What is Under the Hood?

Last week I began this entry, re-considered how to make the point and tucked it away. Today I unearthed an article I had not gotten around to putting into my database of interesting and useful citations. Lisa Nadile in The ABCs of Search Engine Marketing, in CIO Magazine, hits the nail on the head with this statement, “Each search engine has its own top-secret algorithm to analyze this data…” This is tongue in cheek so you need to read the whole article to get the humor. Ms. Nadile’s article is geared to Internet marketing but the comments about search engines are just a relevant for enterprise search.

I may be an enterprise search analyst but there are a lot of things I don’t know about the guts of current commercial search tools. Some things I could know if I am willing to spend months studying patents and expensive reports, while other things are protected as trade secrets. I will never know what is under the hood of most products. Thirty years ago I knew a lot about relatively simple concepts like b-tree indexes and hierarchical, relational, networked and associative data structures for products I used and developed.

My focus has shifted to results and usability. My client has to be able to find all the content in their content repository or crawled site. If not, it had better be easy to discover why, and simple to take corrective actions with the search engine’s administration tools, if that is where the problem lies. If the scope of the corpus of content to be searched is likely to grow to hundreds of thousands of documents, I also care about hardware resource requirements and performance (speed) and scalability. And, if you have read previous entries, you already know that I care a lot about service and business relationships with the vendor because that is crucial to long term success. No amount of “whiz bang” technology will overcome a lousy client/vendor relationship.

Finding out what is going on under the hood with some imponderable algorithms isn’t really going to do me or my client any good when evaluating search products. Either the search tool finds stuff the way my client wants to find it, or it doesn’t. “Black art,” trade secret or “patent protected” few of us would really understand the secret sauce anyway.
+ + + +
**Work to do**
**A.** Decide whether each statement below agrees with the passage on enterprise search. For each, answer yes or no and quote the deciding words of the passage. (i) The author expects never to learn what is under the hood of most products. (ii) The author holds that impressive technology can make up for a poor client/vendor relationship. (iii) The Nadile article is aimed mainly at enterprise search.
**B.** Reproduce the passage on enterprise search word for word, from "Last week I" down to "for enterprise search.".

**Information provided**
+ + + +
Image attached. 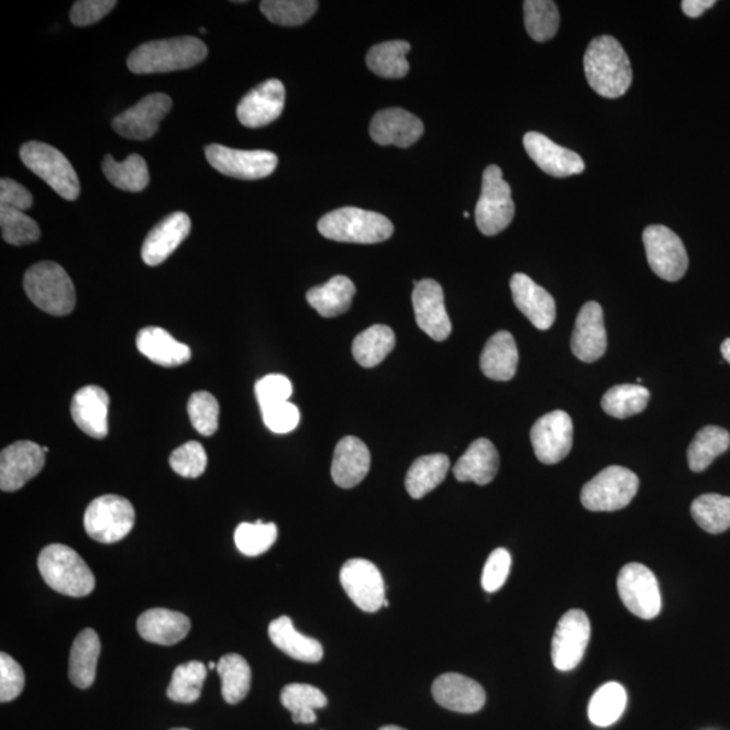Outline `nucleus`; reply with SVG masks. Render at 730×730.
+ + + +
**Task-by-task solutions**
**A.**
(i) Yes: "I will never know what is under the hood of most products."
(ii) No: "No amount of “whiz bang” technology will overcome a lousy client/vendor relationship."
(iii) No: "Ms. Nadile’s article is geared to Internet marketing"

**B.**
Last week I began this entry, re-considered how to make the point and tucked it away. Today I unearthed an article I had not gotten around to putting into my database of interesting and useful citations. Lisa Nadile in The ABCs of Search Engine Marketing, in CIO Magazine, hits the nail on the head with this statement, “Each search engine has its own top-secret algorithm to analyze this data…” This is tongue in cheek so you need to read the whole article to get the humor. Ms. Nadile’s article is geared to Internet marketing but the comments about search engines are just a relevant for enterprise search.